Operational Risk Advisor – Cybersecurity

at M&T Bank
Published February 11, 2024
Location Rochester, NY
Category Default  
Job Type Full-time  



This role functions with a moderate level of autonomy, leveraging team peer connections, support from Risk Specialists and more senior members in the oversight of the Technology and Cybersecurity division regarding risk management. The functions of this role are primarily focused on a proactive risk management activity for assigned areas within the Technology and Cybersecurity division, providing oversight, effective challenge, assessment and/or advisory services. This will be accomplished through documenting engagement activities, areas of concern, and measuring the potential risk to the organization as it relates to the organizations risk appetite.
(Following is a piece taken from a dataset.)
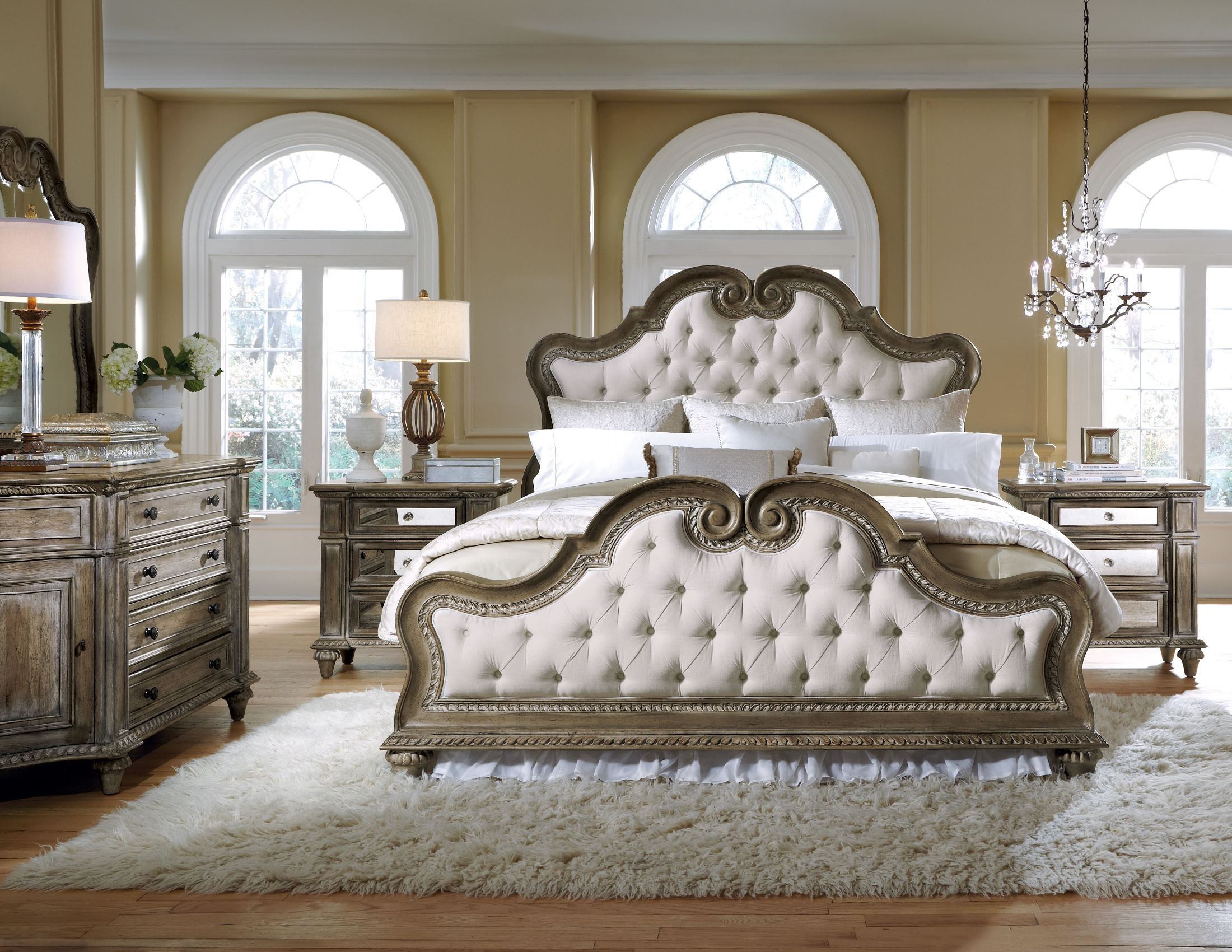 Arabella Upholstered Bedroom Set from Pulaski 211170211171211172  Coleman Furniture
This may include issuance of findings, review of remediation plans and validation of closure evidence

Primary Responsibilities:

  • Appropriate management of the Technology and Cybersecurity risk activities (findings/validations, remediation plans/updates, closure and closure validation).

  • Execute independent/annual Targeted Review(s); planning, execution and reporting of detailed fieldwork regarding high/medium-high risk areas within the Technology/Cybersecurity division.

  • Assist with oversight of Technology and Cybersecurity Risk Control Self Assessments (RCSAs) and other risk management reporting; this includes gap and delta assessments.

  • Engage with assigned oversight areas; understanding the technology, overseeing and advising project/product work prior to implementation leveraging past experience and expertise, risk management practices, existing risk register and validation of controls.

  • Identify and assess emerging risks and risks associated with new products/ services/ markets/ channels or changes to existing products/ services/ markets/ channels.

  • Responsible for fieldwork (analysis, investigations, incidents, KRI/KPI metrics breaches, etc.) where some of this may be supported by team Risk Specialists.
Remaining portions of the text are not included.